Preface
Recently, when Baidu wants to learn Spark's newer Structured Streaming, all of them are monotonous wordcount s, which are quite speechless.You have to figure out for yourself what you can do with the Select and Filter operations of the Dataframe.Because of using Python, using Pandas, and trying to turn Pandas to process, readStream does not support the direct toPandas() method.Finally, when I flip over the official API, I find that there is another powerful operation for Dataframe that can be used in readStream: UDF.
Environmental preparation
- Hadoop 2.8.5
- Spark 2.4.3
- Python 3.7.3
- jieba (jieba word segmentation tool, provides TF-IDF keyword extraction method, pip install jieba)
The code below the program is executed in an interactive environment, pyspark.
Data preparation
id | title_zh | content_zh | publish_date | |
---|---|---|---|---|
Suppose the CSV data, as shown in the table above, represents the article id, title, content, and publishing time, respectively.

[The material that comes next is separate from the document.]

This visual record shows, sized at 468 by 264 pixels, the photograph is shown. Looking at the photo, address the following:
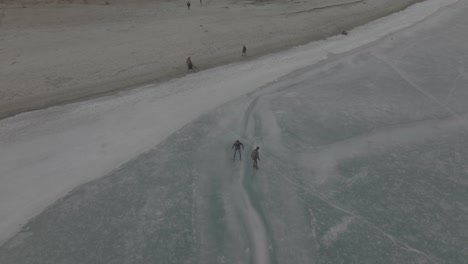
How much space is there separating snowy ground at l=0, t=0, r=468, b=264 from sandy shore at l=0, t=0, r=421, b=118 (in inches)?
81.8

There are requirements for extracting keywords from headings and adding keywords to new columns.(There are also keywords to extract articles, but the principle is the same, so you don't write more.)
Read data
There are two steps to reading a csv file: defining the schema and reading the file according to the schema.
Define schema:
In this case, id is of type Integer, publish_date is of type TimestampType, and the rest is StringType.First introduce partial dependency:
from pyspark.sql.functions import udf from pyspark.sql.types import StructType,StringType,IntegerType,TimestampType
Define a StructType:
sdf=StructType().add('id',IntegerType()) sdf.add('title_zh',StringType()).add('content_zh',StringType()) sdf.add('publish_date',TimestampType())
Set up a listening folder that spark will automatically read to stream when a new CSV file is generated, and the path needs to indicate either hdfs:///or file://
rcsv=spark.readStream.options(header='true',multiline='true',inferSchema='true').schema(sdf).csv("file:///home/moon/document/test')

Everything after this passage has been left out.